**What the task requires**
Present the data once more in exactly its original form.

**Data supplied**
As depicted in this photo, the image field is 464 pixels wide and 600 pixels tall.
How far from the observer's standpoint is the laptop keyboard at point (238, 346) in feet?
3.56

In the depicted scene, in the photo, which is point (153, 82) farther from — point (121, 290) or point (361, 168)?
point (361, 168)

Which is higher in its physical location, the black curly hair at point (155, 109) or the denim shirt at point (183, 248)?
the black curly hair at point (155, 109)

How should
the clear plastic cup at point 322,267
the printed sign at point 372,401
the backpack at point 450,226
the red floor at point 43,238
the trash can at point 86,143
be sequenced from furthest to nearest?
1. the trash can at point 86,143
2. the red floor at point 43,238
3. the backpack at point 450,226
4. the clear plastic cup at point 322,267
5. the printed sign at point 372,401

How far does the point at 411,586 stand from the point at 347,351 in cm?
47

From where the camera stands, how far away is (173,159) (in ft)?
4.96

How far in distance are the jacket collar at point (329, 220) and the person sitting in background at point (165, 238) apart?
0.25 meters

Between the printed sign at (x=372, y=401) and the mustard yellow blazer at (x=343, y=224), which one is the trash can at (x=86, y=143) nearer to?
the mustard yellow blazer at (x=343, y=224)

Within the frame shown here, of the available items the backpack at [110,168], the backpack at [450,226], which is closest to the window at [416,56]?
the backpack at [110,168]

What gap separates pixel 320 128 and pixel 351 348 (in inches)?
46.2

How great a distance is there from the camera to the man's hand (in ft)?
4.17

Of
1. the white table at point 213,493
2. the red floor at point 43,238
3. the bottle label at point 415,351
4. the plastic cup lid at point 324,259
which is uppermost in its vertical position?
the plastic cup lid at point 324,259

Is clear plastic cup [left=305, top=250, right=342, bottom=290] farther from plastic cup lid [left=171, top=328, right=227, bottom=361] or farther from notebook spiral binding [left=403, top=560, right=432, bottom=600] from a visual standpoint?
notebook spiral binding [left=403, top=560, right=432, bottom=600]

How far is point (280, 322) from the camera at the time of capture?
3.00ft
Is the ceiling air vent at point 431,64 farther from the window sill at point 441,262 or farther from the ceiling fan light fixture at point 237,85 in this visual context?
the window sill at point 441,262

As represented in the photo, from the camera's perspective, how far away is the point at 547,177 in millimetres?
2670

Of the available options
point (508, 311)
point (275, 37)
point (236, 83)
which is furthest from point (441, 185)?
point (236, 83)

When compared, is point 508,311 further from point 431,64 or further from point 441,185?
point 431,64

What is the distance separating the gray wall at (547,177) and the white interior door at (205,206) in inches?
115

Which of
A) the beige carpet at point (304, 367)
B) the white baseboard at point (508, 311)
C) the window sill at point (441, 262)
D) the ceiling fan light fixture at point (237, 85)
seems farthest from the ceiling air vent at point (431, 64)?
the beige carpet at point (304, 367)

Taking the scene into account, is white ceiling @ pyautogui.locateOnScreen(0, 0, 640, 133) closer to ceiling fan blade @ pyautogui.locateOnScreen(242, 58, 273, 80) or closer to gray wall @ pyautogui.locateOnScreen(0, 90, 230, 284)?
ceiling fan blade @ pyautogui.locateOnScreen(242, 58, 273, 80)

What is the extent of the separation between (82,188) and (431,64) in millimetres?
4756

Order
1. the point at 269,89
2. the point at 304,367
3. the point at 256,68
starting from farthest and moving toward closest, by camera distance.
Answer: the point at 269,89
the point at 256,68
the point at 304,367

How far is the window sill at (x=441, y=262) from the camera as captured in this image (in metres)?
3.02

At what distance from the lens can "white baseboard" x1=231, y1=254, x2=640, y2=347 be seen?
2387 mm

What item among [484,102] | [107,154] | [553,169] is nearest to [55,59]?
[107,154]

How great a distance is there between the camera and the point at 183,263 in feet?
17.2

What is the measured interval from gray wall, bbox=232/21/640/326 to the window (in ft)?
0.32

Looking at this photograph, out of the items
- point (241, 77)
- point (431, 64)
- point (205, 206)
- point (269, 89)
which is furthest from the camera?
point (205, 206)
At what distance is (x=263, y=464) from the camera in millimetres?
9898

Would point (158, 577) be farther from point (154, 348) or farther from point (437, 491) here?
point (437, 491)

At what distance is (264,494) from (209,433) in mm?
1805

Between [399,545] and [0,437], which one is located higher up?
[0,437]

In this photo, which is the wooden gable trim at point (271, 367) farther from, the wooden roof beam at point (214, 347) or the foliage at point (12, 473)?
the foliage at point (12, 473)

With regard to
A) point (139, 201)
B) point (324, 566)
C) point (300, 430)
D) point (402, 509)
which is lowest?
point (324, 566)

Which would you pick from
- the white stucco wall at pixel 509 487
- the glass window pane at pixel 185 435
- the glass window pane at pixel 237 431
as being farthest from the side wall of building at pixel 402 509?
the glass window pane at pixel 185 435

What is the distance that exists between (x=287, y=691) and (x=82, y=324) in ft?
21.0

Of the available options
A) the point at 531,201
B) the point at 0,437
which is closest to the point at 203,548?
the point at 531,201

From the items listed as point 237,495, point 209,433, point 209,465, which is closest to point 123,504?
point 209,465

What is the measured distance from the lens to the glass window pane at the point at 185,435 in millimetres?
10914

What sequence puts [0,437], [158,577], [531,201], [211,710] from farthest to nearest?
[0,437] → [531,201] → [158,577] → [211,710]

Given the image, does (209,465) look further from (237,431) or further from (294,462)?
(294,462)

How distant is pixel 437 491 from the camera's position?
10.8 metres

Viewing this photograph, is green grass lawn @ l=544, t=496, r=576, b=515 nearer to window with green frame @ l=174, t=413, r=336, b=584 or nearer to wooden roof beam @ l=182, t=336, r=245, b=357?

**The reply**
As depicted in this photo, the image field is 464 pixels wide and 600 pixels tall.
How far from the observer's standpoint is the laptop keyboard at point (238, 346) in feet?
3.56

In the depicted scene, in the photo, which is point (153, 82) farther from — point (121, 290) or point (361, 168)?
point (361, 168)

Which is higher in its physical location, the black curly hair at point (155, 109) or the denim shirt at point (183, 248)?
the black curly hair at point (155, 109)

How should
the clear plastic cup at point 322,267
the printed sign at point 372,401
the backpack at point 450,226
the red floor at point 43,238
the trash can at point 86,143
be sequenced from furthest to nearest?
1. the trash can at point 86,143
2. the red floor at point 43,238
3. the backpack at point 450,226
4. the clear plastic cup at point 322,267
5. the printed sign at point 372,401

How far does the point at 411,586 stand from the point at 347,351 in cm?
47

From where the camera stands, how far away is (173,159) (in ft)?
4.96

How far in distance are the jacket collar at point (329, 220) and the person sitting in background at point (165, 238) apart?
0.25 meters

Between the printed sign at (x=372, y=401) and the mustard yellow blazer at (x=343, y=224), which one is the trash can at (x=86, y=143) nearer to?
the mustard yellow blazer at (x=343, y=224)

Within the frame shown here, of the available items the backpack at [110,168], the backpack at [450,226], which is closest to the window at [416,56]?
the backpack at [110,168]

What gap separates pixel 320 128 and pixel 351 348 (in inches)?
46.2

How great a distance is there from the camera to the man's hand (in ft)?
4.17

Of
1. the white table at point 213,493
2. the red floor at point 43,238
3. the bottle label at point 415,351
4. the plastic cup lid at point 324,259
which is uppermost in its vertical position?
the plastic cup lid at point 324,259

Is clear plastic cup [left=305, top=250, right=342, bottom=290] farther from plastic cup lid [left=171, top=328, right=227, bottom=361] or farther from notebook spiral binding [left=403, top=560, right=432, bottom=600] from a visual standpoint?
notebook spiral binding [left=403, top=560, right=432, bottom=600]

How far is point (280, 322) from the camera at the time of capture?
3.00ft
Is the ceiling air vent at point 431,64 farther from the window sill at point 441,262 or farther from the ceiling fan light fixture at point 237,85 in this visual context?
the window sill at point 441,262

As represented in the photo, from the camera's perspective, how far away is the point at 547,177 in millimetres?
2670

Of the available options
point (508, 311)
point (275, 37)
point (236, 83)
which is furthest from point (441, 185)?
point (236, 83)

When compared, is point 508,311 further from point 431,64 or further from point 441,185?
point 431,64

What is the distance separating the gray wall at (547,177) and the white interior door at (205,206) in inches?
115

Which of
A) the beige carpet at point (304, 367)
B) the white baseboard at point (508, 311)
C) the window sill at point (441, 262)
D) the ceiling fan light fixture at point (237, 85)
seems farthest from the ceiling air vent at point (431, 64)?
the beige carpet at point (304, 367)

Taking the scene into account, is white ceiling @ pyautogui.locateOnScreen(0, 0, 640, 133) closer to ceiling fan blade @ pyautogui.locateOnScreen(242, 58, 273, 80) or closer to gray wall @ pyautogui.locateOnScreen(0, 90, 230, 284)?
ceiling fan blade @ pyautogui.locateOnScreen(242, 58, 273, 80)

What is the extent of the separation between (82,188) and (431,64) in millimetres?
4756

Order
1. the point at 269,89
2. the point at 304,367
3. the point at 256,68
starting from farthest and moving toward closest, by camera distance.
Answer: the point at 269,89
the point at 256,68
the point at 304,367

How far is the window sill at (x=441, y=262) from the camera as captured in this image (in metres)?
3.02

At what distance from the lens can "white baseboard" x1=231, y1=254, x2=640, y2=347 be seen?
2387 mm

What item among [484,102] | [107,154] | [553,169] is nearest to [55,59]?
[107,154]

How great a distance is there between the camera and the point at 183,263 in feet?
17.2

What is the measured interval from gray wall, bbox=232/21/640/326 to the window (in ft)?
0.32

Looking at this photograph, out of the items
- point (241, 77)
- point (431, 64)
- point (205, 206)
- point (269, 89)
which is furthest from the camera?
point (205, 206)
At what distance is (x=263, y=464) from the camera in millimetres?
9898

Would point (158, 577) be farther from point (154, 348) or farther from point (437, 491) here?
point (437, 491)

At what distance is (264,494) from (209,433) in mm?
1805

Between [399,545] and [0,437], which one is located higher up?
[0,437]

In this photo, which is the wooden gable trim at point (271, 367) farther from, the wooden roof beam at point (214, 347) or the foliage at point (12, 473)?
the foliage at point (12, 473)

With regard to
A) point (139, 201)
B) point (324, 566)
C) point (300, 430)
D) point (402, 509)
which is lowest?
point (324, 566)

Which would you pick from
- the white stucco wall at pixel 509 487
- the glass window pane at pixel 185 435
- the glass window pane at pixel 237 431
as being farthest from the side wall of building at pixel 402 509?
the glass window pane at pixel 185 435

What is the distance that exists between (x=287, y=691) and (x=82, y=324) in ft?
21.0

Of the available options
A) the point at 531,201
B) the point at 0,437
which is closest to the point at 203,548?
the point at 531,201

From the items listed as point 237,495, point 209,433, point 209,465, which is closest to point 123,504?
point 209,465

What is the measured distance from the lens to the glass window pane at the point at 185,435 in millimetres?
10914

What sequence puts [0,437], [158,577], [531,201], [211,710] from farthest to nearest?
[0,437] → [531,201] → [158,577] → [211,710]

Given the image, does (209,465) look further from (237,431) or further from (294,462)?
(294,462)

How distant is pixel 437 491 from the camera's position?
10.8 metres

Viewing this photograph, is green grass lawn @ l=544, t=496, r=576, b=515 nearer to window with green frame @ l=174, t=413, r=336, b=584 or nearer to wooden roof beam @ l=182, t=336, r=245, b=357?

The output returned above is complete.